A. The Exhortation (12a) – Wherefore, my beloved, as ye have always obeyed, not as in my presence only, but now much more in my absence, work out your own salvation with fear and trembling. Paul refers to their obedience in the faith. The believers in Philippi had been consistent in the faith, while Paul was active among them, and even in his absence. As he mentioned their obedience to Christ, he revealed an exhortation to continue in the faith. He was pleased with their obedience thus far and encouraged them to press on as they had in the past.

It is interesting that Paul begins this exhortation with the word “wherefore.” He is actually calling them back to his previous statements. He referred to the incarnation of Christ, humbling Himself in obedience to the Father’s will by offering Himself the atoning sacrifice for sin. He admonished the believer to possess the mind of Christ in regard to obedience. Here in verse 12, Paul takes them back to the great example of obedience found in Christ.

B. The Expectation (12b) – Wherefore, my beloved, as ye have always obeyed, not as in my presence only, but now much more in my absence, work out your own salvation with fear and trembling. As they were obedient in the faith, they were expected to work out their salvation with fear and trembling. Paul does not imply that one must work to obtain their salvation as some teach. This would be a direct contradiction of his teaching in Ephesians 2:8-10. Neither does he imply that one must work in order to keep their salvation, although works present evidence of our salvation. When one considers the exact meaning of the phrase, it is easy to understand and accept. Paul speaks of “carrying out until completion; putting forth the necessary effort and energy to finish a task.” The phrase was used in reference to properly solving a math problem, mining ore and minerals from a mine, or reaping the complete harvest once a field had been planted.

Simply the change that has taken place on the inside through salvation will be manifested outwardly through our faithful obedience and service to Christ. James 2:17-18 – Even so faith, if it hath not works, is dead, being alone. [18] Yea, a man may say, Thou hast faith, and I have works: shew me thy faith without thy works, and I will shew thee my faith by my works.
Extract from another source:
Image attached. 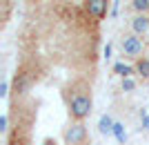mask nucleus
<instances>
[{"label":"nucleus","mask_w":149,"mask_h":145,"mask_svg":"<svg viewBox=\"0 0 149 145\" xmlns=\"http://www.w3.org/2000/svg\"><path fill=\"white\" fill-rule=\"evenodd\" d=\"M93 98H91V87H87L85 83H80V87L76 89L71 98H69V116L74 118V123H82L91 114Z\"/></svg>","instance_id":"f257e3e1"},{"label":"nucleus","mask_w":149,"mask_h":145,"mask_svg":"<svg viewBox=\"0 0 149 145\" xmlns=\"http://www.w3.org/2000/svg\"><path fill=\"white\" fill-rule=\"evenodd\" d=\"M120 49H123V56L131 58V60L143 58V54H145L143 36H138V34H125V36L120 38Z\"/></svg>","instance_id":"f03ea898"},{"label":"nucleus","mask_w":149,"mask_h":145,"mask_svg":"<svg viewBox=\"0 0 149 145\" xmlns=\"http://www.w3.org/2000/svg\"><path fill=\"white\" fill-rule=\"evenodd\" d=\"M62 139H65L67 145H82L87 141V127H85V123H71L65 130Z\"/></svg>","instance_id":"7ed1b4c3"},{"label":"nucleus","mask_w":149,"mask_h":145,"mask_svg":"<svg viewBox=\"0 0 149 145\" xmlns=\"http://www.w3.org/2000/svg\"><path fill=\"white\" fill-rule=\"evenodd\" d=\"M85 9L91 18L96 20H102L107 16V0H87L85 2Z\"/></svg>","instance_id":"20e7f679"},{"label":"nucleus","mask_w":149,"mask_h":145,"mask_svg":"<svg viewBox=\"0 0 149 145\" xmlns=\"http://www.w3.org/2000/svg\"><path fill=\"white\" fill-rule=\"evenodd\" d=\"M149 32V13H134L131 18V34L145 36Z\"/></svg>","instance_id":"39448f33"},{"label":"nucleus","mask_w":149,"mask_h":145,"mask_svg":"<svg viewBox=\"0 0 149 145\" xmlns=\"http://www.w3.org/2000/svg\"><path fill=\"white\" fill-rule=\"evenodd\" d=\"M31 83H33L31 74L20 71V74H16V78H13V92H16V94H27V89L31 87Z\"/></svg>","instance_id":"423d86ee"},{"label":"nucleus","mask_w":149,"mask_h":145,"mask_svg":"<svg viewBox=\"0 0 149 145\" xmlns=\"http://www.w3.org/2000/svg\"><path fill=\"white\" fill-rule=\"evenodd\" d=\"M134 69H136V74L140 76V78L147 81L149 78V58L143 56V58H138V60H134Z\"/></svg>","instance_id":"0eeeda50"},{"label":"nucleus","mask_w":149,"mask_h":145,"mask_svg":"<svg viewBox=\"0 0 149 145\" xmlns=\"http://www.w3.org/2000/svg\"><path fill=\"white\" fill-rule=\"evenodd\" d=\"M113 125H116V120H113L109 114H102V116H100V120H98L100 134H111L113 132Z\"/></svg>","instance_id":"6e6552de"},{"label":"nucleus","mask_w":149,"mask_h":145,"mask_svg":"<svg viewBox=\"0 0 149 145\" xmlns=\"http://www.w3.org/2000/svg\"><path fill=\"white\" fill-rule=\"evenodd\" d=\"M113 71H116L118 76H123V78H131V76L136 74L134 65H125V63H116L113 65Z\"/></svg>","instance_id":"1a4fd4ad"},{"label":"nucleus","mask_w":149,"mask_h":145,"mask_svg":"<svg viewBox=\"0 0 149 145\" xmlns=\"http://www.w3.org/2000/svg\"><path fill=\"white\" fill-rule=\"evenodd\" d=\"M129 9L134 13H149V0H129Z\"/></svg>","instance_id":"9d476101"},{"label":"nucleus","mask_w":149,"mask_h":145,"mask_svg":"<svg viewBox=\"0 0 149 145\" xmlns=\"http://www.w3.org/2000/svg\"><path fill=\"white\" fill-rule=\"evenodd\" d=\"M113 136H116V141H118L120 145H125V141H127V132H125V125L123 123H118V120H116V125H113Z\"/></svg>","instance_id":"9b49d317"},{"label":"nucleus","mask_w":149,"mask_h":145,"mask_svg":"<svg viewBox=\"0 0 149 145\" xmlns=\"http://www.w3.org/2000/svg\"><path fill=\"white\" fill-rule=\"evenodd\" d=\"M136 89V81L134 78H123V92H134Z\"/></svg>","instance_id":"f8f14e48"},{"label":"nucleus","mask_w":149,"mask_h":145,"mask_svg":"<svg viewBox=\"0 0 149 145\" xmlns=\"http://www.w3.org/2000/svg\"><path fill=\"white\" fill-rule=\"evenodd\" d=\"M7 123H9V118H7V114H2L0 116V132H7Z\"/></svg>","instance_id":"ddd939ff"},{"label":"nucleus","mask_w":149,"mask_h":145,"mask_svg":"<svg viewBox=\"0 0 149 145\" xmlns=\"http://www.w3.org/2000/svg\"><path fill=\"white\" fill-rule=\"evenodd\" d=\"M7 89H9V83H7V81H2V83H0V96H2V98H5V96L9 94Z\"/></svg>","instance_id":"4468645a"},{"label":"nucleus","mask_w":149,"mask_h":145,"mask_svg":"<svg viewBox=\"0 0 149 145\" xmlns=\"http://www.w3.org/2000/svg\"><path fill=\"white\" fill-rule=\"evenodd\" d=\"M143 127L149 132V114H145V116H143Z\"/></svg>","instance_id":"2eb2a0df"},{"label":"nucleus","mask_w":149,"mask_h":145,"mask_svg":"<svg viewBox=\"0 0 149 145\" xmlns=\"http://www.w3.org/2000/svg\"><path fill=\"white\" fill-rule=\"evenodd\" d=\"M105 56H107V58L111 56V45H107V47H105Z\"/></svg>","instance_id":"dca6fc26"}]
</instances>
C. The Efficiency (13) – For it is God which worketh in you both to will and to do of his good pleasure. Paul knew the Philippians would question how such a thing were possible. Through mere human effort and ability, it is impossible. Thankfully we are not expected to serve Christ alone. As we work out our own salvation, revealing the great transformation in our lives, we do so as God works in us according to His divine will and good pleasure. We have the ability to efficiently serve the Lord because He provides the ability to do so.

Honestly, that is a very humbling thought. In reality, all that we accomplish for the Lord is the result of His working in our lives according to His will and good pleasure. We have absolutely nothing to boast in of ourselves. If you are living in obedience to Christ, making a difference in the lives of others, praise the Lord for the ability He has provided for you to be effective!

II. A Social Walk (14-15a) – After speaking of our obligation to work, Paul dealt with the aspects of our walk. Notice:

A. The Restraint (14) – Do all things without murmurings and disputings. Having served the Lord for years, in a variety of environments, Paul knew the difficulties associated with serving the Lord publicly. Everyone would not receive their witness or embrace the faith. Some within the church would even question their true motives. It would be difficult to maintain a proper perspective, requiring restraint at times. Paul urged them to labor for the Lord and walk among men without murmuring or engaging in disputes. While all are tempted to engage in these activities at times, Paul knew such activity would mar their witness and hinder their work for Christ.